De plus, repousser l’âge légal de départ à la retraite ne protège pas de la précarité – au contraire. La pauvreté menace en moyenne 16 % des retraité·es européen·nes selon Eurostat contre un peu moins de 10 % en France. En Allemagne, où l’âge légal de départ en retraite est fixé à 67 ans, environ 20 % des retraité·es sont menacé·es par la précarité.

 

Retarder l’âge de départ à la retraite n’est pas bénéfique pour l’emploi des senior·es

Le gouvernement martèle que sa réforme des retraites sera bénéfique pour l’emploi des senior·es, qu’elles et ils sont une richesse pour l’entreprise du fait de leur qualification et leur expérience. Pour autant, décaler de deux ans l’âge légal de départ à la retraite ne veut pas dire que tou·tes les travailleur·ses senior·e·es travail- leront deux ans de plus ! C’est ce qu’on appelle le sas de précarité, dans lequel figurent les senior·es qui ne sont pas encore à la retraite, mais pas non plus en emploi.

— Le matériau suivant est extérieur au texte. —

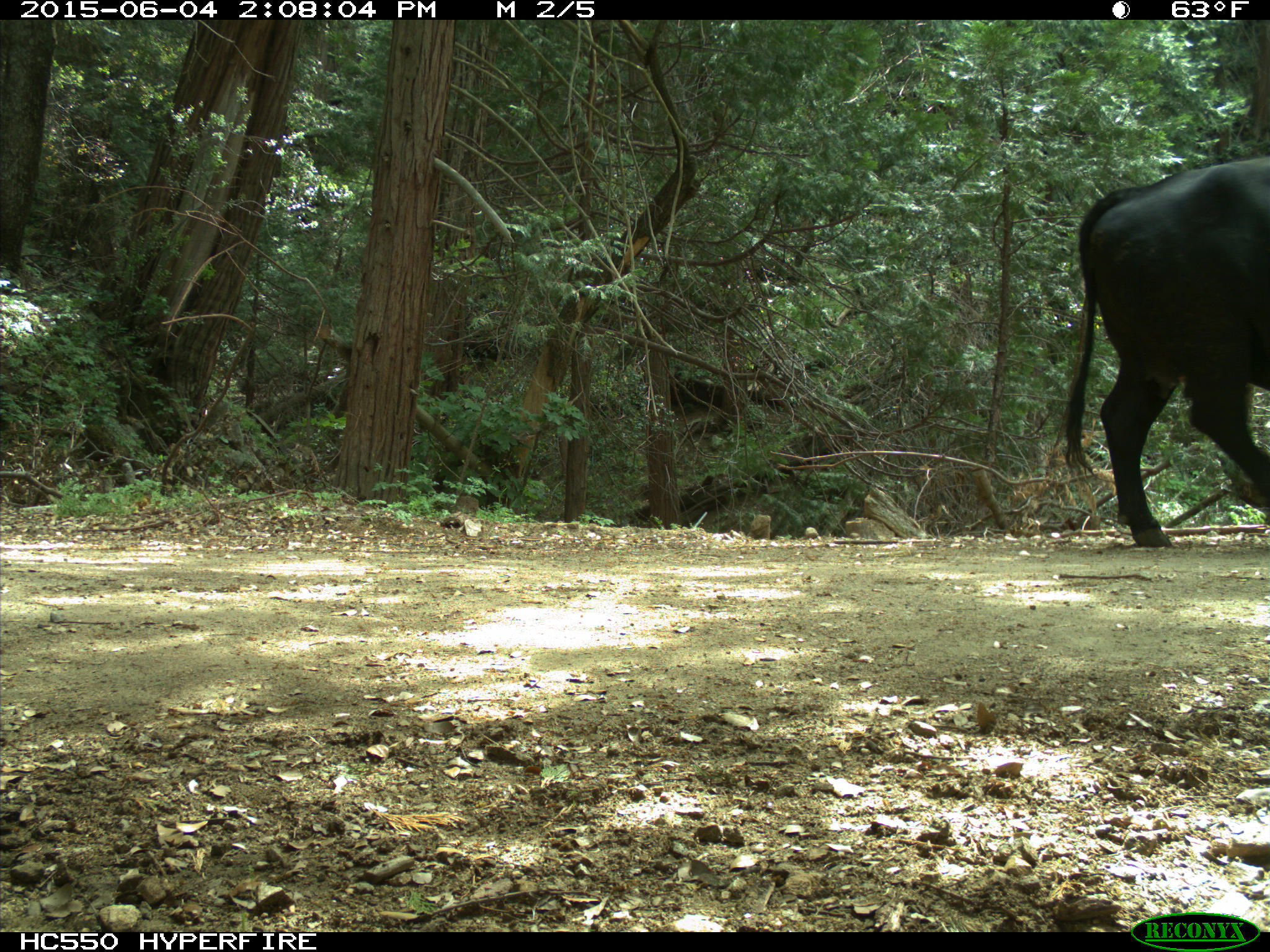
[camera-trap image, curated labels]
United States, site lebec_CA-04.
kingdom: Animalia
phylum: Chordata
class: Mammalia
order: Artiodactyla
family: Bovidae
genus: Bos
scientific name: Bos taurus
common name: domestic cow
Bos taurus (domestic cow).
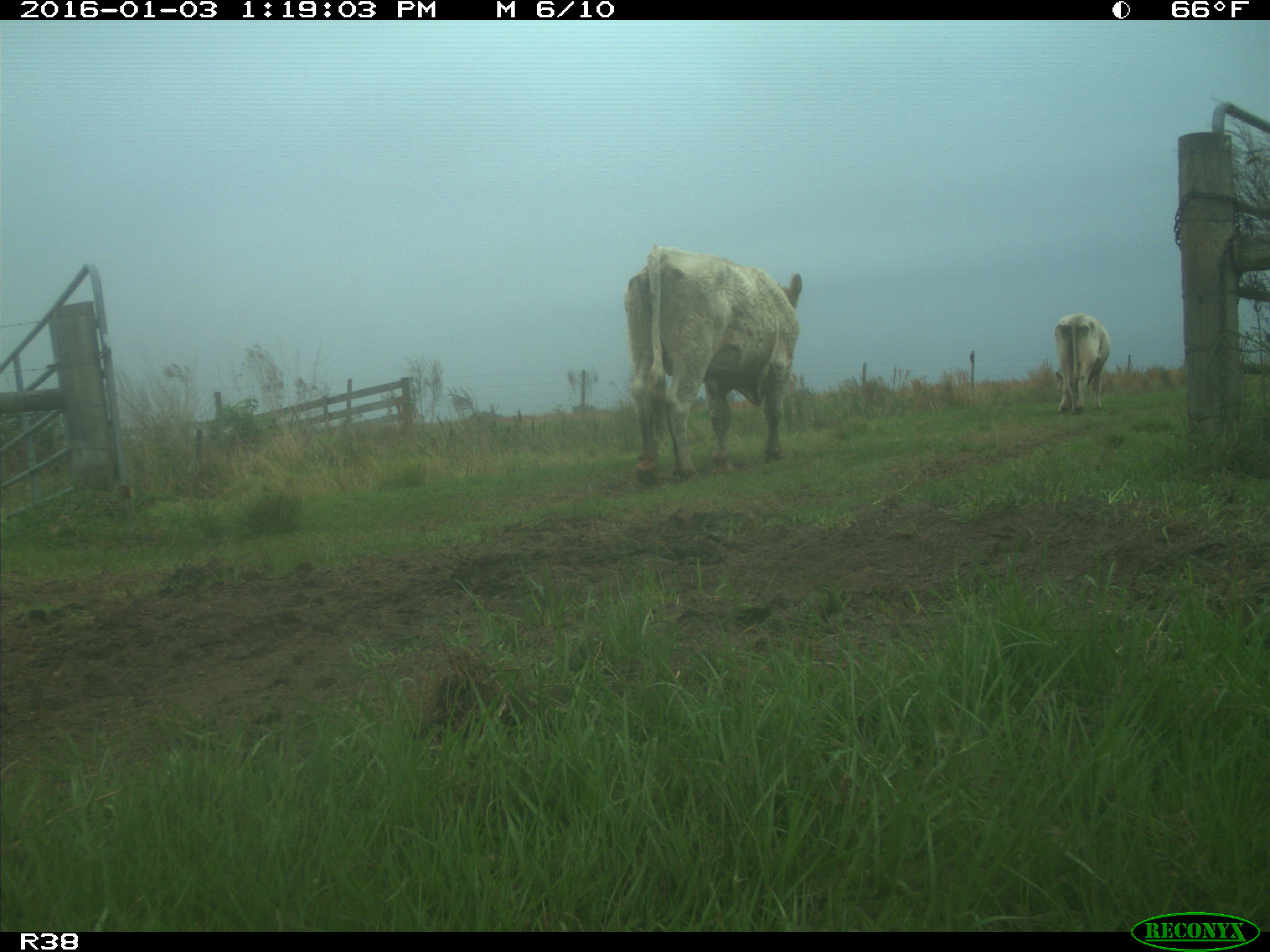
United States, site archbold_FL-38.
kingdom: Animalia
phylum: Chordata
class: Mammalia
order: Artiodactyla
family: Bovidae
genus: Bos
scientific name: Bos taurus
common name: domestic cow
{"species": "Bos taurus (domestic cow)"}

À ce titre, un rapport de l’Inspection générale des affaires sociales (Igas) rendu en décembre dernier à la Première Ministre Borne, notait que la précédente réforme (2010, décalant l’âge légal de départ à la retraite de 60 à 62 ans) avait eu pour effets des périodes de chômage importantes pour les travailleur·ses : « Les deux années supplémentaires nécessaires pour atteindre l’AOD [âge d’ouverture des droits] s’étant ainsi caractérisées, de manière significative, par des périodes de chômage supplémentaires. »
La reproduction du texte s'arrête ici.